Fuiste el primer referente que tuve en el mundo del fútbol y uno de los primeros que tuve en la vida. Hace unos días dejaste esta orilla para seguir tu camino, y en mi interior, como si alguien pulsara una tecla que enciende recuerdos lejanos o dormidos, se despertaron con intensidad aquellos momentos que viví a tu lado. Fueron muchos, y fueron en ese tiempo en el que yo era un niño y estaba aprendiendo a dibujar, torpemente, mi paisaje. Podría agradecerte muchas cosas (algunas de ellas pude decírtelas en persona, cara a cara), pero, si existe algo que no puedo dejar de agradecerte nunca, es haberme mostrado, sin pedir nada a cambio, algunos de los colores más bonitos de este lienzo que es la vida.
En tu escuela aprendí, en primer lugar, que el paraíso no tenía que ser verde, como yo lo había imaginado tantas veces. Un amarillo albero salpicado de rayas blancas de cal irregulares, imperfectas, fueron durante un tiempo, para muchos de nosotros, los colores de nuestro paraíso particular. El principio y el fin de un espacio reservado a la felicidad que llegaba de portería a portería. A tu lado también aprendí que los días de lluvia y fango podían estar repletos de horas azules. Y que, si tocaba llorar, los colores tristes también podían compartirse con un balón, como cuando falleció mi abuelo y llenaste la escuela de crespones negros para hacerme sentir que lo que era importante para mí también lo era para ti; que era importante para todos. Nunca antes había sentido el peso y la responsabilidad de un color como el rojo, hasta que lo llevé en el brazo después de que me colocaras mi primer brazalete de capitán. Y me enseñaste, en silencio, la magia de los colores complementarios. Colores diferentes, pero unidos por una luz especial. Así, me tocó más de una vez vestir una camiseta distinta a la de mi hermano Dani, con el que tenía que competir en el partido, pero sin que dejáramos nunca de cuidarnos, apoyarnos y protegernos.

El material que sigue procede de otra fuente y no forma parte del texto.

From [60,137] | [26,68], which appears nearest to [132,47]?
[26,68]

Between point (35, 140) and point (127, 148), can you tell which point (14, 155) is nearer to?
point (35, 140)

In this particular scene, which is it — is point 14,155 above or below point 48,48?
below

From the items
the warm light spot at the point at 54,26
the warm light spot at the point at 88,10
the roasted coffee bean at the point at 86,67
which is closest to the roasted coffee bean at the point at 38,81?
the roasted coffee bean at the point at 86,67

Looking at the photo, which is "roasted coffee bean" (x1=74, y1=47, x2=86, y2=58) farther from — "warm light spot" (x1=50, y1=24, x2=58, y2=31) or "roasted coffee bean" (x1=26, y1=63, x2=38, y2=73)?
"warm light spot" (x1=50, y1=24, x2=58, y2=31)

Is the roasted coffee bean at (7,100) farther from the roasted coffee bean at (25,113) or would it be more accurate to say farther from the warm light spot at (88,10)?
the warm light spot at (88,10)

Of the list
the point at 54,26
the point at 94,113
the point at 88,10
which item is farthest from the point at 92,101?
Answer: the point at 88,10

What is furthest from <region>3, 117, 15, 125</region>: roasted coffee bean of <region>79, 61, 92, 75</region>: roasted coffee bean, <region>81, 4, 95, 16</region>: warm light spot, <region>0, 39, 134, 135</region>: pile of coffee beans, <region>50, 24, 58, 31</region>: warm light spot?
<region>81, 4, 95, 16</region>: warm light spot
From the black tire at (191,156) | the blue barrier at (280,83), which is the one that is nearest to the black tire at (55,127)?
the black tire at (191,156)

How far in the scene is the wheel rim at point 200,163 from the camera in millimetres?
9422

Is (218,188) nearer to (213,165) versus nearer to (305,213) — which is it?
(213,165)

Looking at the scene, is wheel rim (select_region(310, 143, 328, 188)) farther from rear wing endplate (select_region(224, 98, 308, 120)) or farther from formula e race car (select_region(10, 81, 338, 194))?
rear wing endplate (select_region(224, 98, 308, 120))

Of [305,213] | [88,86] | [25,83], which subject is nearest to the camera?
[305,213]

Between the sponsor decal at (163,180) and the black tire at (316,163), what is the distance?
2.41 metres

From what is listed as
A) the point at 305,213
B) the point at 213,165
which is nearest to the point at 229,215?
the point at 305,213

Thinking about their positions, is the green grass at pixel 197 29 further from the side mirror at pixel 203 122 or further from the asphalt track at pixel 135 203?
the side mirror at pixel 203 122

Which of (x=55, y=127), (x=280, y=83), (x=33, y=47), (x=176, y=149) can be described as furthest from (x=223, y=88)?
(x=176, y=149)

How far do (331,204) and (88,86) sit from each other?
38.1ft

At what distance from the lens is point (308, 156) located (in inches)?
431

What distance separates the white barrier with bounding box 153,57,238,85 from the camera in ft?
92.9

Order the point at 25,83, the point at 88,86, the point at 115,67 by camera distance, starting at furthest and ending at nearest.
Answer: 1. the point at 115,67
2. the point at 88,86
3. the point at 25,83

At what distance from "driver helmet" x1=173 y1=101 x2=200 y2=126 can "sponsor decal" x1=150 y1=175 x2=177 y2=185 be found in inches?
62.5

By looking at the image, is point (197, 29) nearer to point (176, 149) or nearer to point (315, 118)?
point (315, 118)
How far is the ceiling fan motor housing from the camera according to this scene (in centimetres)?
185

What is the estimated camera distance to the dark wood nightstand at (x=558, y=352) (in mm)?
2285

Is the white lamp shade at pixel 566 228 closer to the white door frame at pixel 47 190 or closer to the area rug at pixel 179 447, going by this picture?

¿Qué habría sido de tantos de nosotros sin ti; sin la Escuela San Martín? ¿Qué habría pasado si no nos hubieras enseñado que los regates más importantes había que hacerlos cuando no había partido, en esas calles donde la violencia, la droga o el paro jugaban siempre con ventaja? Tú, que le devolviste la alegría a un barrio que solo la llevaba en su nombre, nos hablabas del respeto a los mayores y a nosotros mismos, de la importancia de estudiar y de no perderse por esos atajos engañosos del camino que, cuando se va la luz, te dejan sin salida.

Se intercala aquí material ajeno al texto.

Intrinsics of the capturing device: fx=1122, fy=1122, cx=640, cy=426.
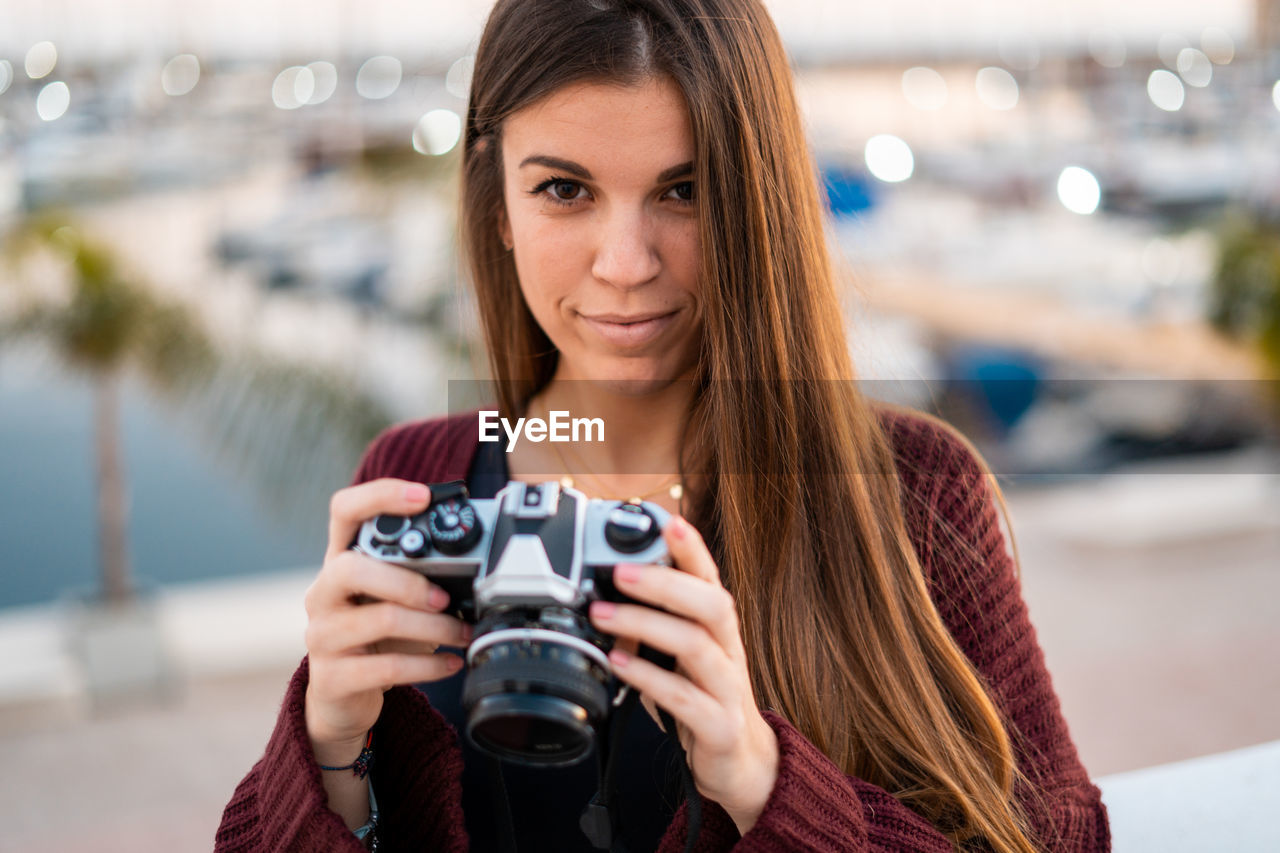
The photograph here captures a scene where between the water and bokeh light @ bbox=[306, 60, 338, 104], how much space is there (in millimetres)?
1559

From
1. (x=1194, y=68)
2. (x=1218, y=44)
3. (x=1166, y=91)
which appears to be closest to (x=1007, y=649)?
(x=1218, y=44)

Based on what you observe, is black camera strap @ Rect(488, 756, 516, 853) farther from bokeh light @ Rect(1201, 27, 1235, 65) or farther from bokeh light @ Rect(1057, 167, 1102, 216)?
bokeh light @ Rect(1201, 27, 1235, 65)

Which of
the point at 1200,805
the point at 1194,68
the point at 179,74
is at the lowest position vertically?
the point at 1200,805

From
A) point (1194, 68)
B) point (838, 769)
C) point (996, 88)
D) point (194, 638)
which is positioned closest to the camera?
point (838, 769)

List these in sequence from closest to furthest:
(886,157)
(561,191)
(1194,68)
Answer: (561,191) < (886,157) < (1194,68)

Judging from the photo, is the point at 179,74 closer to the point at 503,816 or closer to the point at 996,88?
the point at 503,816

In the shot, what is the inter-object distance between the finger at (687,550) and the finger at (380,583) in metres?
0.16

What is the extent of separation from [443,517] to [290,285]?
3880 millimetres

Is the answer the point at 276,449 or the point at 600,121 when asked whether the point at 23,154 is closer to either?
the point at 276,449

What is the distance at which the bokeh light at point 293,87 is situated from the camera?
4.77 m

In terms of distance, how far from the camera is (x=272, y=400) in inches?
128

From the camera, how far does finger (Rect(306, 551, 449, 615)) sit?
75cm

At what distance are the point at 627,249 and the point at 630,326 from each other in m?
0.09

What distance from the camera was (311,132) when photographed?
15.8 feet
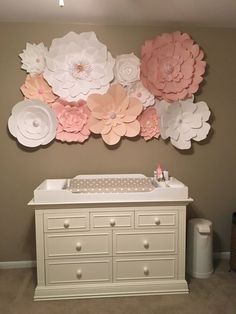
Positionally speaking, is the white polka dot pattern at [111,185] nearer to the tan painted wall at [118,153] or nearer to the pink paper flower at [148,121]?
the tan painted wall at [118,153]

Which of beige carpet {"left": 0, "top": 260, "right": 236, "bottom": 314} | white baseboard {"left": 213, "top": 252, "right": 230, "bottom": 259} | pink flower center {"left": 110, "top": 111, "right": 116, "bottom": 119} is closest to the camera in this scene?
beige carpet {"left": 0, "top": 260, "right": 236, "bottom": 314}

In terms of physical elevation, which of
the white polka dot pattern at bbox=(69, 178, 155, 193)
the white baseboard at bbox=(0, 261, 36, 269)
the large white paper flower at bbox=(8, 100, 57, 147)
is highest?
the large white paper flower at bbox=(8, 100, 57, 147)

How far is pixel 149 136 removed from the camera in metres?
2.88

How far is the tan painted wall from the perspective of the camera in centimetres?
275

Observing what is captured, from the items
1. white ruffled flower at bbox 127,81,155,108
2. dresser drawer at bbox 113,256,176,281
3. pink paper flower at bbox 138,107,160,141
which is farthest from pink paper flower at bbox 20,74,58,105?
dresser drawer at bbox 113,256,176,281

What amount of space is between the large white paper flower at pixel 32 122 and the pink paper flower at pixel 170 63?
0.93 metres

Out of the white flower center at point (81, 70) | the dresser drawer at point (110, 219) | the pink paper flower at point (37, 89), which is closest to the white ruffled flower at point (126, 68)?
the white flower center at point (81, 70)

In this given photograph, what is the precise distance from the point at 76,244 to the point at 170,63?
1762 millimetres

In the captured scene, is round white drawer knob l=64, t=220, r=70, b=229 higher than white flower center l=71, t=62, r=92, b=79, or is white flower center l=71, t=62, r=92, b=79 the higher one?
white flower center l=71, t=62, r=92, b=79

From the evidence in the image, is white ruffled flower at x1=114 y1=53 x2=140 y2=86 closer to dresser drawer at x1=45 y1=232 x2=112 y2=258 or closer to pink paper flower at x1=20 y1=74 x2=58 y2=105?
pink paper flower at x1=20 y1=74 x2=58 y2=105

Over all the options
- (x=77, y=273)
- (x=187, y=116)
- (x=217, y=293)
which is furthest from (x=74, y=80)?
(x=217, y=293)

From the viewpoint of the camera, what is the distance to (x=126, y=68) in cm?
279

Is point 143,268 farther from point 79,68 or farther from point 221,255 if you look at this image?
point 79,68

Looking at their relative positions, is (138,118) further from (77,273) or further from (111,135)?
(77,273)
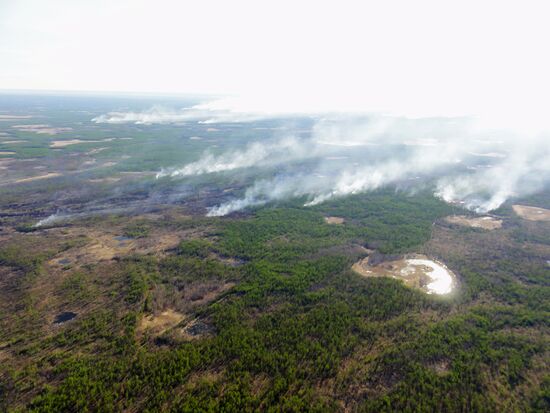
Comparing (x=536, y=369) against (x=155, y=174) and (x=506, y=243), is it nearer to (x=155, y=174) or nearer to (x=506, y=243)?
(x=506, y=243)

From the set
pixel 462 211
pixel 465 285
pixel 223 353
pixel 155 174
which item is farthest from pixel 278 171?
pixel 223 353

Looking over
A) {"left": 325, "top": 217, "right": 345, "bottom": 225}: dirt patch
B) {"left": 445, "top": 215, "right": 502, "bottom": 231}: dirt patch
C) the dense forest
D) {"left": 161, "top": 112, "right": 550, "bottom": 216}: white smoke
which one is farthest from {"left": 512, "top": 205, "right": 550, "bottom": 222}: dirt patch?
{"left": 325, "top": 217, "right": 345, "bottom": 225}: dirt patch

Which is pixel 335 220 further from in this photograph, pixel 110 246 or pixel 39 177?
pixel 39 177

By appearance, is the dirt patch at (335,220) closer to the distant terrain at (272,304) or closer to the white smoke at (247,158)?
the distant terrain at (272,304)

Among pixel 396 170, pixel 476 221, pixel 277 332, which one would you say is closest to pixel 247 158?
pixel 396 170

Ahora que este deporte huele, cada vez con más intensidad, a un espectáculo de salón organizado por multinacionales, bancos y patrocinadores extranjeros; ahora que sabe a petróleo, a niños cosiendo a mano en países despedazados y a un guion teatral en el que las victorias se calculan en euros y siempre se las llevan las casas de apuesta… Ahora necesitamos más que nunca tu escuela y tu legado. Ojalá pronto algún estadio lleve grabado tu nombre y el fútbol vaya recuperando, poco a poco y desde la base, los colores de una escuela infinita.

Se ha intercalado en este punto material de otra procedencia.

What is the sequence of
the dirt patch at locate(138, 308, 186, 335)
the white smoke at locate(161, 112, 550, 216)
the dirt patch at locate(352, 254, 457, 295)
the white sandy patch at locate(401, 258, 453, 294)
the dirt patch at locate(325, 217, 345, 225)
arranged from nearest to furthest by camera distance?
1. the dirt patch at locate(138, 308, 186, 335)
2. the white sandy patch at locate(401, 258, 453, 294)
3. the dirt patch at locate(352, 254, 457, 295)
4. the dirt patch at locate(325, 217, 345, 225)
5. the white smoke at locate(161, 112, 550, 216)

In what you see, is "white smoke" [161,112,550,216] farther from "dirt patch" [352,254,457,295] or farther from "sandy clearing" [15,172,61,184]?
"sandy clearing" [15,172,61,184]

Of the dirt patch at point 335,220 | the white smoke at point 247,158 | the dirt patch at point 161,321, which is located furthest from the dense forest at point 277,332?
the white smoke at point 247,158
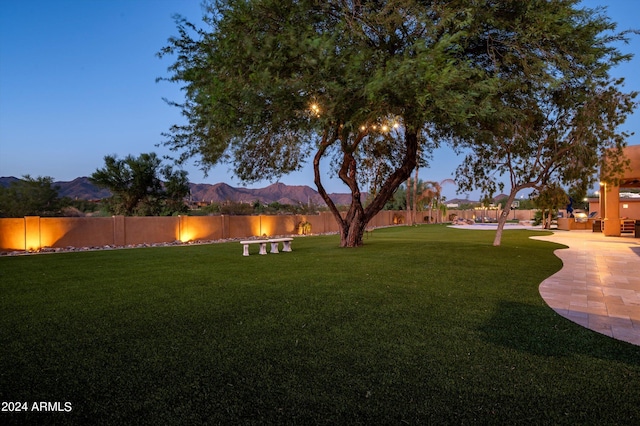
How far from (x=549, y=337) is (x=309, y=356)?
2.78 metres

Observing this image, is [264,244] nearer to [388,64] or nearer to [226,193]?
[388,64]

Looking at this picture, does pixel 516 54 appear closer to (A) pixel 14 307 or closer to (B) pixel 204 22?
(B) pixel 204 22

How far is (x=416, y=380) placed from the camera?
3129mm

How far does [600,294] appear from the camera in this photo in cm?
682

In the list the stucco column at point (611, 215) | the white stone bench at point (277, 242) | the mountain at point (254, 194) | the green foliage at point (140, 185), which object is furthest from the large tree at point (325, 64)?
the mountain at point (254, 194)

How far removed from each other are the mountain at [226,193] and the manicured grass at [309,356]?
42160mm

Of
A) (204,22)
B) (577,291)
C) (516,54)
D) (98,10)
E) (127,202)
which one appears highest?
(98,10)

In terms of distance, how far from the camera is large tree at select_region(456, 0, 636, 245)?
9008mm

Martín, has dejado una estela luminosa. Si es verdad que las palabras se las lleva el viento, que estas se las lleve hasta tu orilla y se queden revoloteando para siempre, junto a ti, a modo de agradecimiento. Ya no soy ese crío al que dabas consejos y motivabas en cada partido. No soy ese niño al que le buscabas unas botas de su número porque yo no tenía dinero para comprarlas. No soy ya (qué corto se me ha hecho este partido) el que dejaba cualquier plan si lo convocabas para jugar con los mayores, aunque supiera que podía quedarme sentado en el banquillo, observando y aprendiendo, esperando con ilusión el momento en que pronunciaras mi nombre. Han pasado los años, muchos, y mi vida es otra. Yo mismo soy otra persona. Sin embargo, nunca he olvidado mis raíces. Y tú, Martín, las regaste con algunos de esos colores que sigo vistiendo por dentro y siempre defenderé con orgullo: del rojo de la ilusión al negro de la pena compartida; del azul de la felicidad al albero de un paraíso irrepetible. Gracias, Martín. Gracias por tanto.